Material shown —
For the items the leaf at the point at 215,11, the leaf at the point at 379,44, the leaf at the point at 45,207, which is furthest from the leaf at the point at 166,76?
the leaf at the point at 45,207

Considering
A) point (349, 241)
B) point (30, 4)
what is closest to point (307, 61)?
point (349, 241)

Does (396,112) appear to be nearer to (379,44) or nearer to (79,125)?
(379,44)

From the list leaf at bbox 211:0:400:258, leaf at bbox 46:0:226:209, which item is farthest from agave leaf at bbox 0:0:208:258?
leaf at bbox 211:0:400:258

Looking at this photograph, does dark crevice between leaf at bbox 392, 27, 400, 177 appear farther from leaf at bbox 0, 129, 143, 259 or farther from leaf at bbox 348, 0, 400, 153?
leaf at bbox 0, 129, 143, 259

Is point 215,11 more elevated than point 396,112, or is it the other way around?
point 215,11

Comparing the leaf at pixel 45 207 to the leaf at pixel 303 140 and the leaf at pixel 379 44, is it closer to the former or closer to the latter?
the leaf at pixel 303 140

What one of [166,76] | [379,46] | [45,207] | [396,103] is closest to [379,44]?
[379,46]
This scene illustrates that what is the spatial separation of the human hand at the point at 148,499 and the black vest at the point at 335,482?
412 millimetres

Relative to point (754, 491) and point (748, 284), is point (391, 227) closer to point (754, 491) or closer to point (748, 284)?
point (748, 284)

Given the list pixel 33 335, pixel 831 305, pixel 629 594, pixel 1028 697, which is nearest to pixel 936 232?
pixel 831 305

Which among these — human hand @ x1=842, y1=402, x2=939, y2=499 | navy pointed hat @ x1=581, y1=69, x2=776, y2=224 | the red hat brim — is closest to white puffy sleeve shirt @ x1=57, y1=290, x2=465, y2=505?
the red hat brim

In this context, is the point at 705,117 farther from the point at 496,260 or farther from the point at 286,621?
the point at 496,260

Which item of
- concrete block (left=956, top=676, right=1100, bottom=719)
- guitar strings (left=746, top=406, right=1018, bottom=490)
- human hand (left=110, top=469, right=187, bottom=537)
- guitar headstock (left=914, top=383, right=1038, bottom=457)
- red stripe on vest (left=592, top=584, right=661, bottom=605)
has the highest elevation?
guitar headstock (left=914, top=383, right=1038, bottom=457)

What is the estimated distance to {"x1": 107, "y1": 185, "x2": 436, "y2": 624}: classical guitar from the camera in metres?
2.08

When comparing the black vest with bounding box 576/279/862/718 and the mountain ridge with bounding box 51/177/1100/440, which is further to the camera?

Instruction — Please write out, word for word, the rows from the line holding "In this context, is" through the end of the rows above, both ends included.

Solution —
In this context, is the point at 705,117 farther from the point at 496,260 or farther from the point at 286,621?
the point at 496,260

Which item of
- concrete block (left=956, top=676, right=1100, bottom=719)
- guitar strings (left=746, top=406, right=1018, bottom=490)
- human hand (left=110, top=469, right=187, bottom=537)
- guitar headstock (left=914, top=383, right=1038, bottom=457)
- red stripe on vest (left=592, top=584, right=661, bottom=605)
has the highest elevation?
guitar headstock (left=914, top=383, right=1038, bottom=457)

What is the estimated distance to {"x1": 107, "y1": 185, "x2": 436, "y2": 624}: classical guitar from the camera in metres?
2.08

When comparing the black vest with bounding box 576/279/862/718 and the mountain ridge with bounding box 51/177/1100/440, which is further to the camera?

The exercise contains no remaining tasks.